━━ DATASET EXCERPTS

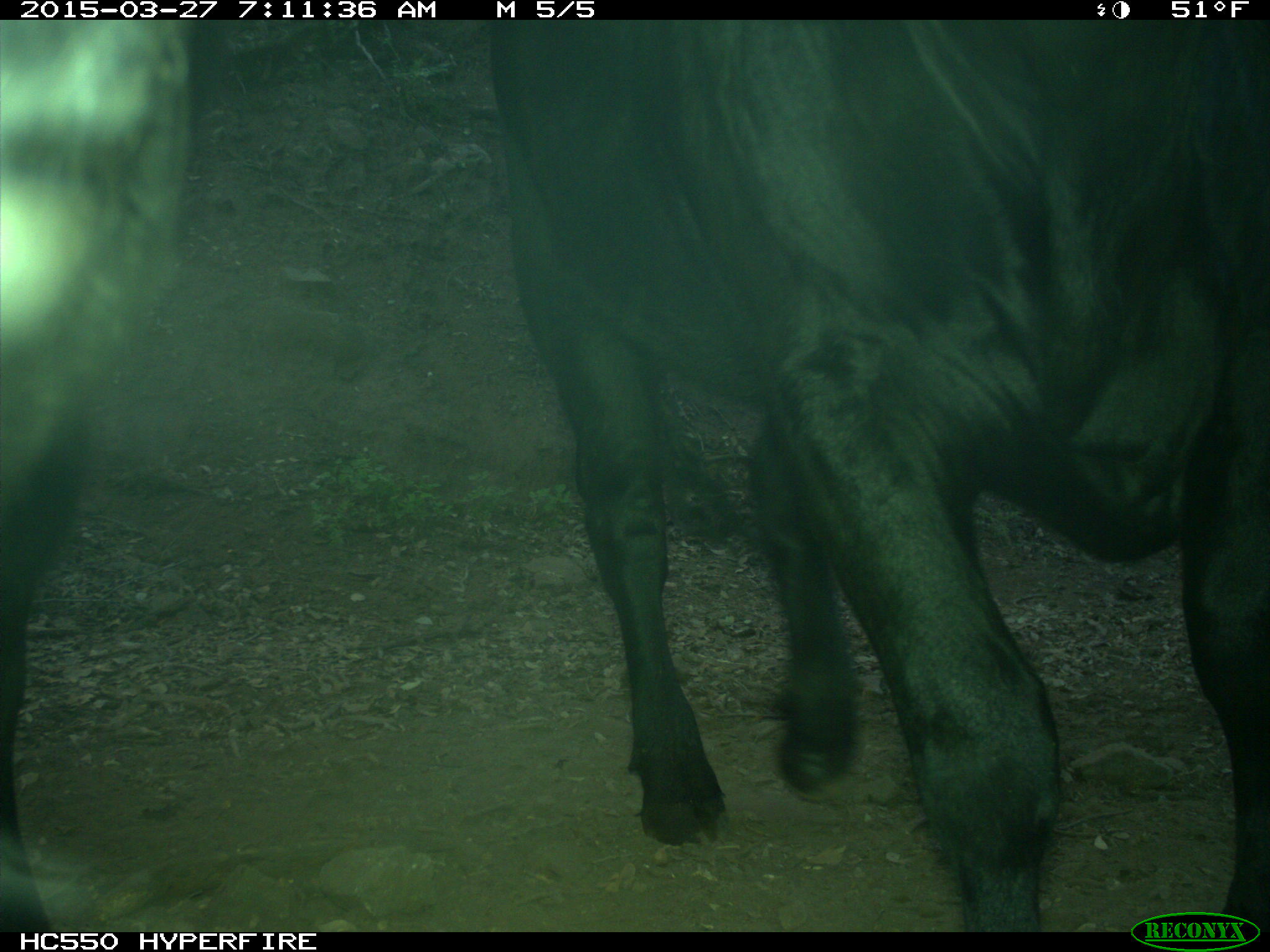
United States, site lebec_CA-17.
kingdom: Animalia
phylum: Chordata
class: Mammalia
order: Artiodactyla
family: Bovidae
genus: Bos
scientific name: Bos taurus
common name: domestic cow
Bos taurus (domestic cow).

━━━━

Output the complete listing exactly. Pictures stay out.

United States, site lebec_CA-17.
kingdom: Animalia
phylum: Chordata
class: Mammalia
order: Artiodactyla
family: Bovidae
genus: Bos
scientific name: Bos taurus
common name: domestic cow
Bos taurus (domestic cow).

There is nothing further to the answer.